## EXTRACTED ENTRIES
+---+
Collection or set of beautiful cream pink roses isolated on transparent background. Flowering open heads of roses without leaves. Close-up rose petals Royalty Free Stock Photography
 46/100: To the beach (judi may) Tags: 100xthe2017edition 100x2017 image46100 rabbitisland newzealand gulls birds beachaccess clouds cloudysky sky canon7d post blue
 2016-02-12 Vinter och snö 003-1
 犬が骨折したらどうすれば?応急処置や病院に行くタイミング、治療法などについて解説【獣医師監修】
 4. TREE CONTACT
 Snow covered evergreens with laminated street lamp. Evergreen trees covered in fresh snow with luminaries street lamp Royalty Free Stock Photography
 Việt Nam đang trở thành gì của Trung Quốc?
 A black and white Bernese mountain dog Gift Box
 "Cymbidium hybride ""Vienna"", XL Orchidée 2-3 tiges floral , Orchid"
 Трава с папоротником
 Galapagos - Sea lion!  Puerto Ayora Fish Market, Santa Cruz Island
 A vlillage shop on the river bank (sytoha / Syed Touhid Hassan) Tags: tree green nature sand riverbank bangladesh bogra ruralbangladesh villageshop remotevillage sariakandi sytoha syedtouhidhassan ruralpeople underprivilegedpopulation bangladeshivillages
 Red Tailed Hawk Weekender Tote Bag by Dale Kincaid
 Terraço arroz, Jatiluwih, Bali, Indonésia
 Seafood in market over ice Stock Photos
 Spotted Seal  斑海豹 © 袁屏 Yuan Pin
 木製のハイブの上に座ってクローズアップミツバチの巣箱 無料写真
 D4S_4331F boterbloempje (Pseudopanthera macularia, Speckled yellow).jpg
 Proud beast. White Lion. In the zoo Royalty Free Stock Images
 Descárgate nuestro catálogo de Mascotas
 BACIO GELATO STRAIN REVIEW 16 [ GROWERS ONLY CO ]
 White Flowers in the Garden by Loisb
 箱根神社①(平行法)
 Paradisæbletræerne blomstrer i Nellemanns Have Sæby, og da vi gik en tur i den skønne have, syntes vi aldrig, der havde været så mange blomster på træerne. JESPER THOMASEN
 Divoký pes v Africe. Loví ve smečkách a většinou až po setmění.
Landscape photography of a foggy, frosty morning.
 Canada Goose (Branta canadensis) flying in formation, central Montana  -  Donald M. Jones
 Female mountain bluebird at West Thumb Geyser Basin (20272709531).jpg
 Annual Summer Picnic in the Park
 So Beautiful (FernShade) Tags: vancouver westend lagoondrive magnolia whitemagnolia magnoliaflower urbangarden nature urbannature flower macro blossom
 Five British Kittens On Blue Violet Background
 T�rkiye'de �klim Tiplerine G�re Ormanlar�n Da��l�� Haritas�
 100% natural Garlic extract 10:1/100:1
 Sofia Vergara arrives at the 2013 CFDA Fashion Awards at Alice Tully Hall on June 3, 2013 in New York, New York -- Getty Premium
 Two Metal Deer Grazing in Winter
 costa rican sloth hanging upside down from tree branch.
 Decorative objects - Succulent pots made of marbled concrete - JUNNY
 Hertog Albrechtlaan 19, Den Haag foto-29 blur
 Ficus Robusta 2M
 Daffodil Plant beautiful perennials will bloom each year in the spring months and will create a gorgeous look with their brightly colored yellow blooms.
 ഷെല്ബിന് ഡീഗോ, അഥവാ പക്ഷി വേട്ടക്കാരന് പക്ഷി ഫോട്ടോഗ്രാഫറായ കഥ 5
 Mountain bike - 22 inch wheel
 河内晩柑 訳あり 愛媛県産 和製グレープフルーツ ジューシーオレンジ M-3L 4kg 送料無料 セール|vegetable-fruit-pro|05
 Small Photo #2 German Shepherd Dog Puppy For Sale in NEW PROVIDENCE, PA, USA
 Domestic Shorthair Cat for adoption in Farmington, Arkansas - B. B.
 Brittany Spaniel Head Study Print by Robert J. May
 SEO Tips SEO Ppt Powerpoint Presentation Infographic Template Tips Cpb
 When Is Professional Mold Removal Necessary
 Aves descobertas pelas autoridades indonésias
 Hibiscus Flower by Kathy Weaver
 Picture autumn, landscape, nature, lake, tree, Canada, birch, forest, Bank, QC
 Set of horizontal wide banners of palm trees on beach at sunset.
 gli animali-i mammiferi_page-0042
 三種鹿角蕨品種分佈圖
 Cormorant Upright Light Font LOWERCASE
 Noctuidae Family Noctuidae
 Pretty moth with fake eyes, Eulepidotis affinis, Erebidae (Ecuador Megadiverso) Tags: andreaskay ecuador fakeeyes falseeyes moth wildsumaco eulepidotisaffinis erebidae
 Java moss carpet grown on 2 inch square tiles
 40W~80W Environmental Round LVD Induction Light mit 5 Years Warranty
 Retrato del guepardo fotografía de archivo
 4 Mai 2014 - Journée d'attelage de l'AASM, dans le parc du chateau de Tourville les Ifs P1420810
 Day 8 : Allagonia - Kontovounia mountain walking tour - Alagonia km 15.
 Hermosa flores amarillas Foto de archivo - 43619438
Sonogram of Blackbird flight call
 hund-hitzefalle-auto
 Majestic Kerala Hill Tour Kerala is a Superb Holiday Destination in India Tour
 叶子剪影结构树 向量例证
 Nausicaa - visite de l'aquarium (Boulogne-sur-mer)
+---+
## WHAT YOU SHOULD DO
Word for word, transcribe each of the entries above.

## TASK OUTPUT
Collection or set of beautiful cream pink roses isolated on transparent background. Flowering open heads of roses without leaves. Close-up rose petals Royalty Free Stock Photography
 46/100: To the beach (judi may) Tags: 100xthe2017edition 100x2017 image46100 rabbitisland newzealand gulls birds beachaccess clouds cloudysky sky canon7d post blue
 2016-02-12 Vinter och snö 003-1
 犬が骨折したらどうすれば?応急処置や病院に行くタイミング、治療法などについて解説【獣医師監修】
 4. TREE CONTACT
 Snow covered evergreens with laminated street lamp. Evergreen trees covered in fresh snow with luminaries street lamp Royalty Free Stock Photography
 Việt Nam đang trở thành gì của Trung Quốc?
 A black and white Bernese mountain dog Gift Box
 "Cymbidium hybride ""Vienna"", XL Orchidée 2-3 tiges floral , Orchid"
 Трава с папоротником
 Galapagos - Sea lion!  Puerto Ayora Fish Market, Santa Cruz Island
 A vlillage shop on the river bank (sytoha / Syed Touhid Hassan) Tags: tree green nature sand riverbank bangladesh bogra ruralbangladesh villageshop remotevillage sariakandi sytoha syedtouhidhassan ruralpeople underprivilegedpopulation bangladeshivillages
 Red Tailed Hawk Weekender Tote Bag by Dale Kincaid
 Terraço arroz, Jatiluwih, Bali, Indonésia
 Seafood in market over ice Stock Photos
 Spotted Seal  斑海豹 © 袁屏 Yuan Pin
 木製のハイブの上に座ってクローズアップミツバチの巣箱 無料写真
 D4S_4331F boterbloempje (Pseudopanthera macularia, Speckled yellow).jpg
 Proud beast. White Lion. In the zoo Royalty Free Stock Images
 Descárgate nuestro catálogo de Mascotas
 BACIO GELATO STRAIN REVIEW 16 [ GROWERS ONLY CO ]
 White Flowers in the Garden by Loisb
 箱根神社①(平行法)
 Paradisæbletræerne blomstrer i Nellemanns Have Sæby, og da vi gik en tur i den skønne have, syntes vi aldrig, der havde været så mange blomster på træerne. JESPER THOMASEN
 Divoký pes v Africe. Loví ve smečkách a většinou až po setmění.
Landscape photography of a foggy, frosty morning.
 Canada Goose (Branta canadensis) flying in formation, central Montana  -  Donald M. Jones
 Female mountain bluebird at West Thumb Geyser Basin (20272709531).jpg
 Annual Summer Picnic in the Park
 So Beautiful (FernShade) Tags: vancouver westend lagoondrive magnolia whitemagnolia magnoliaflower urbangarden nature urbannature flower macro blossom
 Five British Kittens On Blue Violet Background
 T�rkiye'de �klim Tiplerine G�re Ormanlar�n Da��l�� Haritas�
 100% natural Garlic extract 10:1/100:1
 Sofia Vergara arrives at the 2013 CFDA Fashion Awards at Alice Tully Hall on June 3, 2013 in New York, New York -- Getty Premium
 Two Metal Deer Grazing in Winter
 costa rican sloth hanging upside down from tree branch.
 Decorative objects - Succulent pots made of marbled concrete - JUNNY
 Hertog Albrechtlaan 19, Den Haag foto-29 blur
 Ficus Robusta 2M
 Daffodil Plant beautiful perennials will bloom each year in the spring months and will create a gorgeous look with their brightly colored yellow blooms.
 ഷെല്ബിന് ഡീഗോ, അഥവാ പക്ഷി വേട്ടക്കാരന് പക്ഷി ഫോട്ടോഗ്രാഫറായ കഥ 5
 Mountain bike - 22 inch wheel
 河内晩柑 訳あり 愛媛県産 和製グレープフルーツ ジューシーオレンジ M-3L 4kg 送料無料 セール|vegetable-fruit-pro|05
 Small Photo #2 German Shepherd Dog Puppy For Sale in NEW PROVIDENCE, PA, USA
 Domestic Shorthair Cat for adoption in Farmington, Arkansas - B. B.
 Brittany Spaniel Head Study Print by Robert J. May
 SEO Tips SEO Ppt Powerpoint Presentation Infographic Template Tips Cpb
 When Is Professional Mold Removal Necessary
 Aves descobertas pelas autoridades indonésias
 Hibiscus Flower by Kathy Weaver
 Picture autumn, landscape, nature, lake, tree, Canada, birch, forest, Bank, QC
 Set of horizontal wide banners of palm trees on beach at sunset.
 gli animali-i mammiferi_page-0042
 三種鹿角蕨品種分佈圖
 Cormorant Upright Light Font LOWERCASE
 Noctuidae Family Noctuidae
 Pretty moth with fake eyes, Eulepidotis affinis, Erebidae (Ecuador Megadiverso) Tags: andreaskay ecuador fakeeyes falseeyes moth wildsumaco eulepidotisaffinis erebidae
 Java moss carpet grown on 2 inch square tiles
 40W~80W Environmental Round LVD Induction Light mit 5 Years Warranty
 Retrato del guepardo fotografía de archivo
 4 Mai 2014 - Journée d'attelage de l'AASM, dans le parc du chateau de Tourville les Ifs P1420810
 Day 8 : Allagonia - Kontovounia mountain walking tour - Alagonia km 15.
 Hermosa flores amarillas Foto de archivo - 43619438
Sonogram of Blackbird flight call
 hund-hitzefalle-auto
 Majestic Kerala Hill Tour Kerala is a Superb Holiday Destination in India Tour
 叶子剪影结构树 向量例证
 Nausicaa - visite de l'aquarium (Boulogne-sur-mer)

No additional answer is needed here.